创建批量服务

创建批量服务

创建批量服务

Creating a Batch Service

通过此教程你将创建一个基本的批量驱动的解决方案。

This guide walks you through the process of creating a basic batch-driven solution.

将要做什么

What you’ll build

你将创建一个从CSV中导入数据,转为自定义编码后并存入数据库的服务。

You’ll build a service that imports data from a CSV spreadsheet, transforms it with custom code, and stores the final results in a database.

pom.xml

<?xml version="1.0" encoding="UTF-8"?>
<project xmlns="http://maven.apache.org/POM/4.0.0" xmlns:xsi="http://www.w3.org/2001/XMLSchema-instance"
    xsi:schemaLocation="http://maven.apache.org/POM/4.0.0 http://maven.apache.org/xsd/maven-4.0.0.xsd">
    <modelVersion>4.0.0</modelVersion>

    <groupId>org.springframework</groupId>
    <artifactId>gs-batch-processing</artifactId>
    <version>0.1.0</version>

    <parent>
        <groupId>org.springframework.boot</groupId>
        <artifactId>spring-boot-starter-parent</artifactId>
        <version>2.0.3.RELEASE</version>
    </parent>

    <properties>
        <java.version>1.8</java.version>
    </properties>

    <dependencies>
        <dependency>
            <groupId>org.springframework.boot</groupId>
            <artifactId>spring-boot-starter-batch</artifactId>
        </dependency>
        <dependency>
            <groupId>org.hsqldb</groupId>
            <artifactId>hsqldb</artifactId>
        </dependency>
    </dependencies>


    <build>
        <plugins>
            <plugin>
                <groupId>org.springframework.boot</groupId>
                <artifactId>spring-boot-maven-plugin</artifactId>
            </plugin>
        </plugins>
    </build>

</project>

业务数据

Business Data

一般你自定义或者业务分析都支持电子表格。在此例中,先创建一个。

Typically your customer or a business analyst supplies a spreadsheet. In this case, you make it up.
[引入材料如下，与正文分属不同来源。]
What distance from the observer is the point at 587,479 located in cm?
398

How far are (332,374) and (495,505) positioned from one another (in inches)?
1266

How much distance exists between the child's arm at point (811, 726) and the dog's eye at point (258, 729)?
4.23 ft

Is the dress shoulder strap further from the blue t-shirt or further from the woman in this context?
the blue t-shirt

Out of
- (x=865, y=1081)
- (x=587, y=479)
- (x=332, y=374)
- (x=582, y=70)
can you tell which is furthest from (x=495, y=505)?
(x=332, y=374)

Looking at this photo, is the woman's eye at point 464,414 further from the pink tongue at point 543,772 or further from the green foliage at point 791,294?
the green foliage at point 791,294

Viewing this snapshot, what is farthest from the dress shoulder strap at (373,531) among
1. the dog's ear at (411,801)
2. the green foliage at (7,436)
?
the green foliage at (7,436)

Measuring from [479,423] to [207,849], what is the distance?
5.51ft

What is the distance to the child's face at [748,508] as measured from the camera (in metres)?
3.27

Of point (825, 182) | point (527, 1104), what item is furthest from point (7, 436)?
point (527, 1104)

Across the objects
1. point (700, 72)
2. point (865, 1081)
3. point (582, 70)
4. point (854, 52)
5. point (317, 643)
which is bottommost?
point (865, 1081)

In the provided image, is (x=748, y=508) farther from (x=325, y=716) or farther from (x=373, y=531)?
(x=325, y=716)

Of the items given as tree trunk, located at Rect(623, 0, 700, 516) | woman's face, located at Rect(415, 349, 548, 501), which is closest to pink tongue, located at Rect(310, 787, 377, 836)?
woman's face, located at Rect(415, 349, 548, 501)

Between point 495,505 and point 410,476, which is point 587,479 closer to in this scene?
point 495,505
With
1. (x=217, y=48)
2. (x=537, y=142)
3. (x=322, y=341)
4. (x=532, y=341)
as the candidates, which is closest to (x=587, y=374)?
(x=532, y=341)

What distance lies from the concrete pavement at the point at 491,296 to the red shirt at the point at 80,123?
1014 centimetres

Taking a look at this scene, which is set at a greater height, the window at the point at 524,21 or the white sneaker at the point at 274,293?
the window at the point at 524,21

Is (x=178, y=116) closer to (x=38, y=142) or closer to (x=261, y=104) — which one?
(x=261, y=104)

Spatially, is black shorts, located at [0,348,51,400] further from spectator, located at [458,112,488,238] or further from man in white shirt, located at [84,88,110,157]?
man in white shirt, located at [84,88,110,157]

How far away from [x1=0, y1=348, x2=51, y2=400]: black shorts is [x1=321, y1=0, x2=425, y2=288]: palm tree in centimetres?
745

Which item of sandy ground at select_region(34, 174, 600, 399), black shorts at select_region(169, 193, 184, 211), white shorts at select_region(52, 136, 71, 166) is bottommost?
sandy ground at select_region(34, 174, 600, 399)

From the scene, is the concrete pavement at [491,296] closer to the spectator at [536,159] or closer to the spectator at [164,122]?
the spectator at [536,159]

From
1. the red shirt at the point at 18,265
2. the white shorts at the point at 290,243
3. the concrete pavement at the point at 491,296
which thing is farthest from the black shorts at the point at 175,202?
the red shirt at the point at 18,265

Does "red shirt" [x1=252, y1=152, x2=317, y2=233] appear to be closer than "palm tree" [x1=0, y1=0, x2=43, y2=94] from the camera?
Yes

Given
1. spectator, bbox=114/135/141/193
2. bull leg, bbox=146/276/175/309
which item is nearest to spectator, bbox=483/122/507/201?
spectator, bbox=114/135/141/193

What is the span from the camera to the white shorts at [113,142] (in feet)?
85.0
src/main/resources/sample-data.csv

Jill,Doe
Joe,Doe
Justin,Doe
Jane,Doe
John,Doe

此电子表格中,每行为姓和名,由逗号分开。这也是Spring可以直接支持的常见格式。

This spreadsheet contains a first name and a last name on each row, separated by a comma. This is a fairly common pattern that Spring handles out-of-the-box, as you will see.

接下来,你将编写一个SQL脚本创建一张表来存储数据。

Next, you write a SQL script to create a table to store the data.

src/main/resources/schema-all.sql

DROP TABLE people IF EXISTS;

CREATE TABLE people  (
    person_id BIGINT IDENTITY NOT NULL PRIMARY KEY,
    first_name VARCHAR(20),
    last_name VARCHAR(20)
);

Spring Boot会在启动时自动运行schema-@@platform@@.sql-all默认为所有平台。

Spring Boot runs schema-@@platform@@.sql automatically during startup. -all is the default for all platforms.

创建业务类

Create a business class

现在了解了数据输入输出的格式,需要写一个类来表示每行的数据。

Now that you see the format of data inputs and outputs, you write code to represent a row of data.

src/main/java/hello/Person.java

package hello;

public class Person {

    private String lastName;
    private String firstName;

    public Person() {
    }

    public Person(String firstName, String lastName) {
        this.firstName = firstName;
        this.lastName = lastName;
    }

    public void setFirstName(String firstName) {
        this.firstName = firstName;
    }

    public String getFirstName() {
        return firstName;
    }

    public String getLastName() {
        return lastName;
    }

    public void setLastName(String lastName) {
        this.lastName = lastName;
    }

    @Override
    public String toString() {
        return "firstName: " + firstName + ", lastName: " + lastName;
    }

}

你可以通过构造器传入姓和名来实例化Person类,或者通过设置属性也可以。

You can instantiate the Person class either with first and last name through a constructor, or by setting the properties.

创建实时处理器

Create an intermediate processor

批量处理的通常做法是获取数据,转换,然后传到其他地方。现在要写一个简单的转换器来将名字转为大写。

A common paradigm in batch processing is to ingest data, transform it, and then pipe it out somewhere else. Here you write a simple transformer that converts the names to uppercase.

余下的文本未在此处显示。